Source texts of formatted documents
________

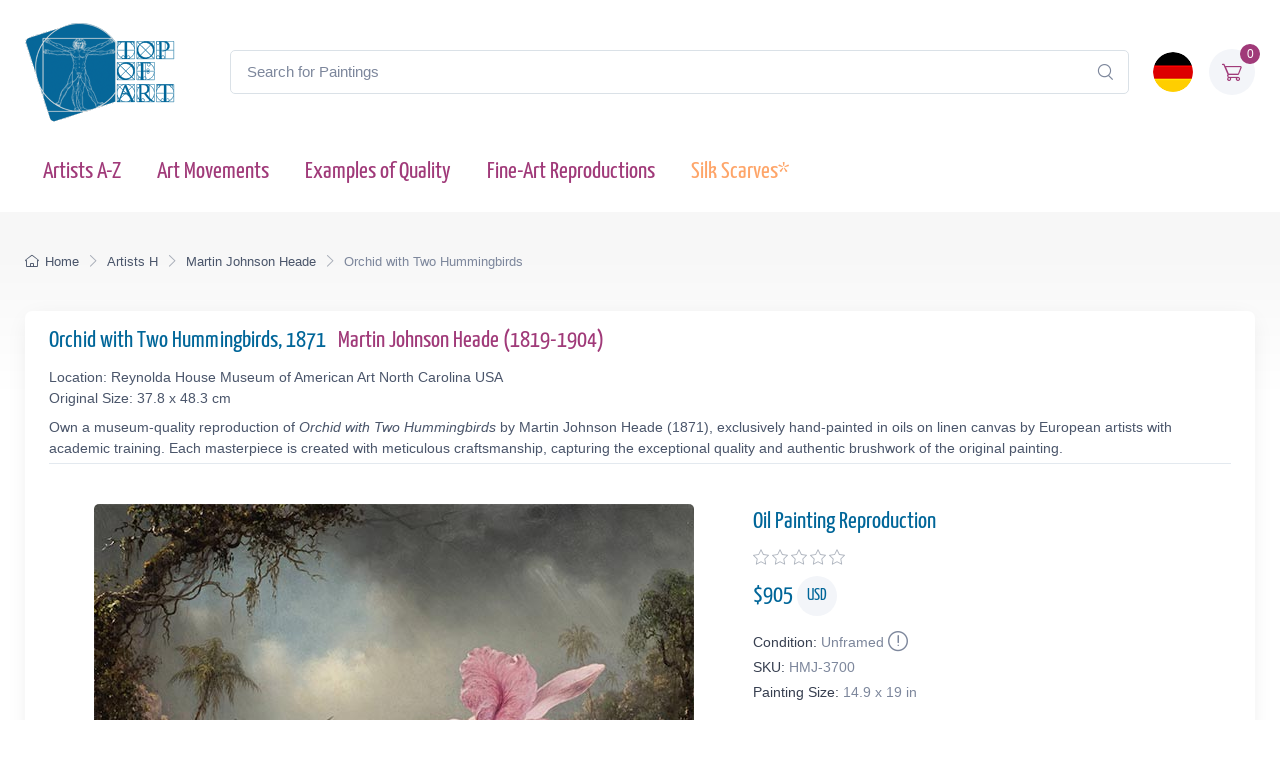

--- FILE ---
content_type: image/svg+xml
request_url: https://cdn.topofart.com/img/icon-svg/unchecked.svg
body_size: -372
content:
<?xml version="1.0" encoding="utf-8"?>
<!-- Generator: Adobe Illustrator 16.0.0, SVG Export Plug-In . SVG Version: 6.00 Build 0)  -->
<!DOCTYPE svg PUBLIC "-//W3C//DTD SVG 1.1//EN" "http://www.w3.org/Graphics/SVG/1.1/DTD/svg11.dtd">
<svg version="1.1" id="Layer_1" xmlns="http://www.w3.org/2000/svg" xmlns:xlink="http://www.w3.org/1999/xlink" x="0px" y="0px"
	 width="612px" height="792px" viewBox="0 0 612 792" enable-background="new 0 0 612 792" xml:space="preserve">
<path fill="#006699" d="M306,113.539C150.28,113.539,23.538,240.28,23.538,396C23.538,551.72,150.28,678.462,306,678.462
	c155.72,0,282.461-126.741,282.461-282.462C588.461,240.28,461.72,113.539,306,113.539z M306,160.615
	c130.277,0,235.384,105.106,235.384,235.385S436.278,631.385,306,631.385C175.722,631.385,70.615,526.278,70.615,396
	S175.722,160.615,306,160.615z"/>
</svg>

________

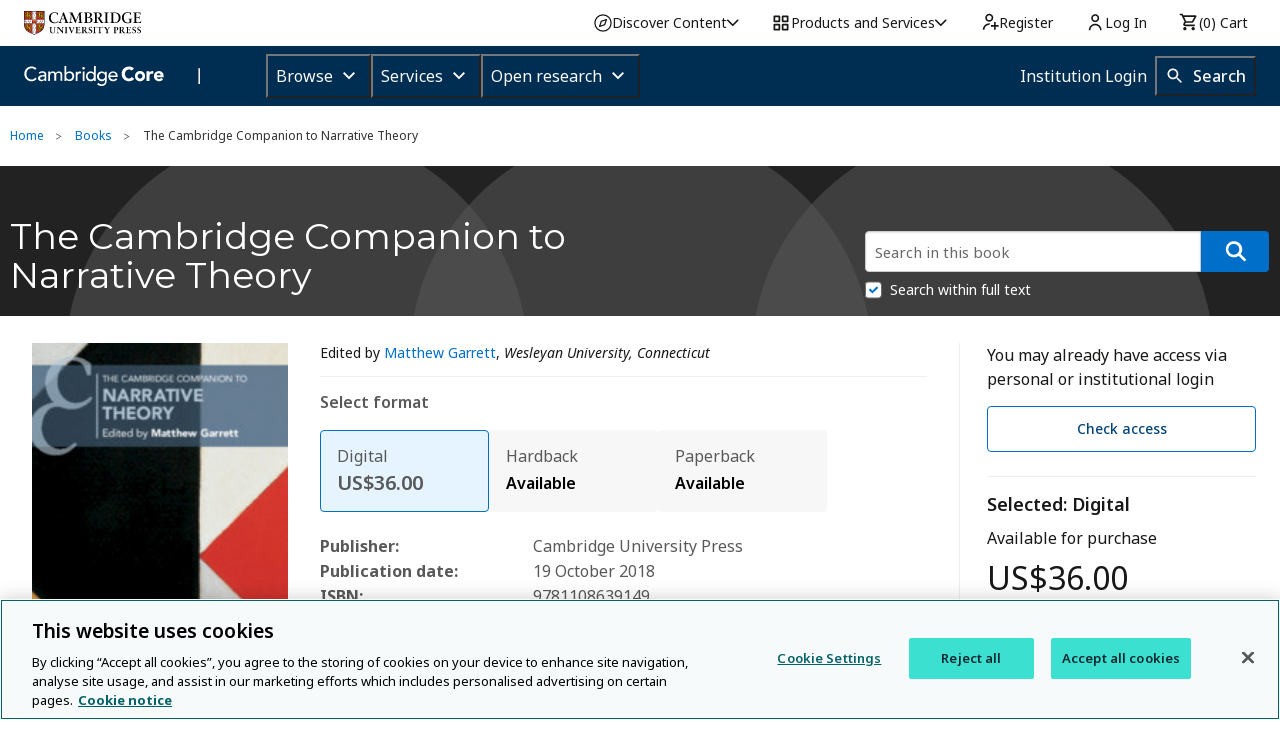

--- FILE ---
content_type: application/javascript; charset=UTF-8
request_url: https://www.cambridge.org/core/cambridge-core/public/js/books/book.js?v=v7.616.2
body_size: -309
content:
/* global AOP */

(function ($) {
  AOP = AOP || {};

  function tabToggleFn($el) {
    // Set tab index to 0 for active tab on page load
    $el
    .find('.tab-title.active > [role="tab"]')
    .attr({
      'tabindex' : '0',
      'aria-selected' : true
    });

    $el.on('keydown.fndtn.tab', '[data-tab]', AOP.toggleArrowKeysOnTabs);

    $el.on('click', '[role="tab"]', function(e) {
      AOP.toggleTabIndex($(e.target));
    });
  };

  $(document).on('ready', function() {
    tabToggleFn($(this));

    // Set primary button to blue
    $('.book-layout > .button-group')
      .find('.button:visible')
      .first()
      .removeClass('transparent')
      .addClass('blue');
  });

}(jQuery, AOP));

________

◆ **The problem**: Consider the entries above and return each line with the string "blue".

◆ **Problem solution**:
    // Set primary button to blue
      .addClass('blue');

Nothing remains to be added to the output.